Hamlet

National Theatre Company,

 Old Vic Theatre
 1963

Hamlet..............Peter O'Toole
Claudius...........Michael Redgrave
Gertrude...........Diana Wynyard
Polonius............Max Adrian
Laertes.............Derek Jacobi
Ophelia............Rosemary Harris
Horatio..............Robert Stephens
Ghost................Anthony Nicholls
Fortinbras.....................John Stride
Norwegian Captain.....Colin Blakely
First Gravedigger........Frank Finlay

from THE NATIONAL…
A Dream Made Concrete
 by Peter Lewis.... 

“I had to fight for my life every night because he wouldn’t stick to what we rehearsed.   If he gave me a wink, and he usually did, this wild Irishman, it meant a very hard fight.  It was dangerous.   It was even dangerous to be sitting in the front row when he flashed out his sword like Douglas Fairbanks.”

Sir Derek Jacobi, 1990, on his his dueling scenes as Laertes to Peter O'Toole's Hamlet  


and from STAGE STRUCK, a 1990 Interview 
with Pam Clarke and Yvonne Parkin
(for the entire interview, click here)

Q:  Do you remember any stage accidents that you were involved in?

DJ:  Oh, there’s lot of them.
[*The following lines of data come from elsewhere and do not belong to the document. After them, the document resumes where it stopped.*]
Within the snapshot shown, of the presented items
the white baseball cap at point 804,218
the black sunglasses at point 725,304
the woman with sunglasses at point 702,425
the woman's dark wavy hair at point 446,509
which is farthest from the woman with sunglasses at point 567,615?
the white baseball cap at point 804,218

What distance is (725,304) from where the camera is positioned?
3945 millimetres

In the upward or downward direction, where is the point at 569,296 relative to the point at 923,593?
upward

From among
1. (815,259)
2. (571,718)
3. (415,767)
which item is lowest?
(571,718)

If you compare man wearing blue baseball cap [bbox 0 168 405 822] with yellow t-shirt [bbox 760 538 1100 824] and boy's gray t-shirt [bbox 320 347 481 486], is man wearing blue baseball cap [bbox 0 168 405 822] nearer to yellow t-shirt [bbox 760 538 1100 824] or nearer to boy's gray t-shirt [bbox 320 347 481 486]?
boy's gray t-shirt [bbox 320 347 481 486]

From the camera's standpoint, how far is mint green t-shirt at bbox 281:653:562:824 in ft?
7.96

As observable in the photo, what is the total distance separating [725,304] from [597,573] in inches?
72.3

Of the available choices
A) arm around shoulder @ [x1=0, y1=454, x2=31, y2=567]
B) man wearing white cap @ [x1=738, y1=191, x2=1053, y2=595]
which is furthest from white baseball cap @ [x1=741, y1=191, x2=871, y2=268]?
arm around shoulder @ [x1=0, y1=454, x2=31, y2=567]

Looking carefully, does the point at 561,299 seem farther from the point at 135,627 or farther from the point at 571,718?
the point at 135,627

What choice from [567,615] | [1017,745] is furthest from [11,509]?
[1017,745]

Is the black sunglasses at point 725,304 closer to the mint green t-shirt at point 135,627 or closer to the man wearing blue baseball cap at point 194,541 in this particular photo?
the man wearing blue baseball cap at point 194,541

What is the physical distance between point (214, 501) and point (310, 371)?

Corpsing ones, and laughing ones, yes.  I had a very bad one with O’Toole on the end of it.  We were practicing the fight in Hamlet.  He didn’t like the fight that had been arranged.  He wanted to have more swash and more buckle in it, so he said lets go up to the rehearsal rooms and work out our own fight.  So there was a lot of me slashing at his feet, and he’d jump, and I’d slash at his head, and he’d duck.  Jumping onto tables and tables turning over.  Very Errol Flynn.  So we rehearsed it for several days, and then one day the inevitable happened.  I cut at his head, and he jumped instead of ducking, and the sword went straight across his cheek.  It hit with the flat of the sword, fortunately, so it just produced a weal.  It didn’t cut him, just a terrible red mark.  I was more scared than he was.  He took me out and gave me a brandy.  The next day I was called into Sir Laurence’s office.  He said, “I hear you had an accident yesterday.”  I said “Yes”, and I explained what had happened.  He said, “Well, it really doesn’t matter whose fault it was, or how it happened.  You do realize that he’s a film star, and you do realize he’s only doing twenty-eight performances, and he’s going off to make a film of Lord Jim, and if you cut him they can’t photograph him.  So his agent has been on the phone to me, and there is now insurance on him for 60,000 pounds.  So if you touch Peter with a sword you will cost me, and the National Theatre 60,000 pounds.  That was bad enough, but when we opened, the critics hated it!  Hated Peter.  Hated the production.  And Peter, who had been very good up until then and had gone on the wagon, went straight back on the booze.  So it was a full text, and the fight didn’t happen until the end, so four hours into the play Peter is absolutely cross-eyed, and looks at me across the stage, and winks every night, and fights for his life, you know.  And I had to fight for my life.  The trouble was it always ended with Peter getting hurt.  I cut his finger…. It was because I was, kind of, more nippy, because I wasn’t drunk, and Peter had slowed himself down with drink.  I remember he used to slash at the audience, too.  He used to go down to the front row, and slash at the front row….

Q:  To the critics?

DJ:  Hoping they were critics!  Yes.